В поисках потраченного времени, или Воспоминания об ИМЛИ | страница 43
Последним сюжетом, который обнажил всю катастрофичность состояния дел с изучением русской литературы ХХ века в ИМЛИ стало издание "Истории всемирной литературы”. 8 томов ее, до Серебряного века включительно, худо-бедно, но вышли в свет. Когда же подоспело в 1988 году обсуждение 9-го тома, с его ХХ веком, настал "Судный день”. Редактором русской части 9-го тома был сам Феликс, а зарубежного — Л. М. Юрьева, осиротевшая после смерти Сучкова. Кузнецов вручил мне семьсот страниц текста, в котором, что называется, конь не валялся, и попросил, чтобы я выступил то ли в дирекции, то ли на ученом совете его рецензентом. Вряд ли он это поручение хорошо обдумал.
Собрались почему-то преимущественно "зарубежники” (видимо, Кузнецов не хотел предавать состояние русской части тома широкой огласке). От ОЛЯ явился сам Челышев. Мне пришлось публично высказаться в ИМЛИ в последний раз.
Фактически 9-й том прошел мимо сектора русской литературы. Наши сотрудники в нем не участвовали, за исключением авторов статей о Горьком и Маяковском (о Горьком, разумеется, написал Овчаренко, но я уже не раз говорил и писал о нем, а потому не было смысла подробно останавливаться на его 120-страничной статье). В основном русский раздел был выполнен ленинградцами (материалы его в нашем отделе даже не обсуждались). Как это могло случиться при острейшей "безработице”, в которой сектор пребывал два десятилетия, объяснить трудно. Изоляция от "Всемирки” лишала сотрудников ИМЛИ не только элементарной занятости, но и возможности повысить свою квалификацию, ощутить дыхание мировой литературы, ссылки на которую в разделах о Горьком и Маяковском имели чисто формальный, "отписочный” характер.

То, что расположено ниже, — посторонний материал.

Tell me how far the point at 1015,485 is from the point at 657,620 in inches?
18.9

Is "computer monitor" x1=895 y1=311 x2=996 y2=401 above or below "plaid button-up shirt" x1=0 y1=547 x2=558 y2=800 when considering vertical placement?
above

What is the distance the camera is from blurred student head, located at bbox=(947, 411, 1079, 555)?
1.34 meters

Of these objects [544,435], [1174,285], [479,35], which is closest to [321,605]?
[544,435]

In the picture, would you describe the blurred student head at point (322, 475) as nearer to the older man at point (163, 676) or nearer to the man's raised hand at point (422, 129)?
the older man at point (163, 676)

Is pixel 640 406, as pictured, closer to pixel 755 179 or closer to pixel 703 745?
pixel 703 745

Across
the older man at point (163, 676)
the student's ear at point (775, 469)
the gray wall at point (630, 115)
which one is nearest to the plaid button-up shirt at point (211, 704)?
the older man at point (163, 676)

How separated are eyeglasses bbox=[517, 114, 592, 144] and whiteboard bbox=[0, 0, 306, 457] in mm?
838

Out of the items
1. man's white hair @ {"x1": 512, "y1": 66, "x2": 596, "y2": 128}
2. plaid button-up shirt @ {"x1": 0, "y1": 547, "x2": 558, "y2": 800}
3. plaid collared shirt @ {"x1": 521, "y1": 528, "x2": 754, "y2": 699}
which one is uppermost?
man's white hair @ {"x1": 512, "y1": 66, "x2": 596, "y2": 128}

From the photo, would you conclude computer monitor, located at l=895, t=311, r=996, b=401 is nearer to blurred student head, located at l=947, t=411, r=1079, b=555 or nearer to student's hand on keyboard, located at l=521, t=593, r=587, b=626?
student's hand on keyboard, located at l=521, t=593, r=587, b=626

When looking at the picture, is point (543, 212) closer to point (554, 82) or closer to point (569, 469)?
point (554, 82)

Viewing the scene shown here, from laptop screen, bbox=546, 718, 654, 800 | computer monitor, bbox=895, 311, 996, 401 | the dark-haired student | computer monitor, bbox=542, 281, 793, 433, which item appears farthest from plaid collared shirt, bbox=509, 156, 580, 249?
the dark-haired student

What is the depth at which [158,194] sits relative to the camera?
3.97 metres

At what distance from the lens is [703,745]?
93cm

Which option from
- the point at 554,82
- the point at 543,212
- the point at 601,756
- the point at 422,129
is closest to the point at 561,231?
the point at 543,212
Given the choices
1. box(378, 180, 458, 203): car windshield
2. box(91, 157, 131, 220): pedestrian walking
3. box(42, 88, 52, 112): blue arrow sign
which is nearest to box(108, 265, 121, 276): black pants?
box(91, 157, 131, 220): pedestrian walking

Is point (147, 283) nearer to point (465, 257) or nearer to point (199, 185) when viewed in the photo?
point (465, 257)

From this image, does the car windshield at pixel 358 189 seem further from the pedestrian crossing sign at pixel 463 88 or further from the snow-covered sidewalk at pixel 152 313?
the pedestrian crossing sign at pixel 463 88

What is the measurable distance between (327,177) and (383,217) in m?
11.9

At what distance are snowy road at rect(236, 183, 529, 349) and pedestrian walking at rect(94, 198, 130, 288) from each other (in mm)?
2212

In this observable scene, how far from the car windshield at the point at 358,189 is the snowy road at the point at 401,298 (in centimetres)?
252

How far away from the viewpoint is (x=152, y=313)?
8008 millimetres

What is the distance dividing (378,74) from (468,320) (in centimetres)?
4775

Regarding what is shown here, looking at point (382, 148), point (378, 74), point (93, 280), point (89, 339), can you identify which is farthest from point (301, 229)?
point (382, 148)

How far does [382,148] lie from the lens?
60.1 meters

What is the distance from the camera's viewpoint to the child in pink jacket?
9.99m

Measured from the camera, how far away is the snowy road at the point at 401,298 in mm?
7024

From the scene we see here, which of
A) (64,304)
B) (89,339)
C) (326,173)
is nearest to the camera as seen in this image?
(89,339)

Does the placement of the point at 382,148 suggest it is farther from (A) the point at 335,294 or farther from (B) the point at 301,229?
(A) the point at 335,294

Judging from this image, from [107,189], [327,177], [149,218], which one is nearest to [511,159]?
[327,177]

В русском разделе — и у нас и у ленинградцев — совершенно отсутствовала мировая славистика, привычно представляемая лишь в образе вражеской советологии. Без всех этих материалов русская часть "Всемирки” приобретала сугубо провинциальный вид.
Соотношение обзорных глав с характеристиками отдельных писателей было не прояснено, главы пестрели осколками отдельных "медальонов”, сам выбор имен для них был произволен и немотивирован: вне индивидуальных портретов остались Замятин, Федин, Зощенко, Мандельштам, Пильняк, Цветаева и т. д. Почему в драматургии один Погодин? Почему в разделе о военной прозе есть К. Симонов, но нет В. Гроссмана? Развитие нашей литературы выглядело в материалах русской части сплошным поступательным движением, а ведь надо бы, если уж нам такая картина мерещится, говорить и о другом: о том, что упразднение литературных группировок и создание единого Союза писателей было не внутренней потребностью литературы, а политической акцией власти; что рапповские методы вовсе не исчезли вместе с РАППом; что глобальное партийное вмешательство в литературу и жестокая цензура принесли ей огромный вред; что в 1930-е годы произошел подлинный разгром русской и прежде всего национальных литератур, где репрессиям подчас подвергались целые писательские организации, и что достигнутое пресловутое "единство” сопровождалось унификацией, нивелированием и сталинским обстругиванием всей культуры. Больше того. Поскольку мы не располагаем сегодня сколько-нибудь достоверной, объективной и правдивой историей советского общества, остается только гадать, как строить в этих обстоятельствах объективную и правдивую историю советской литературы со всем ее социально-историческим контекстом, неясными принципами периодизации, сложнейшими общественными связями.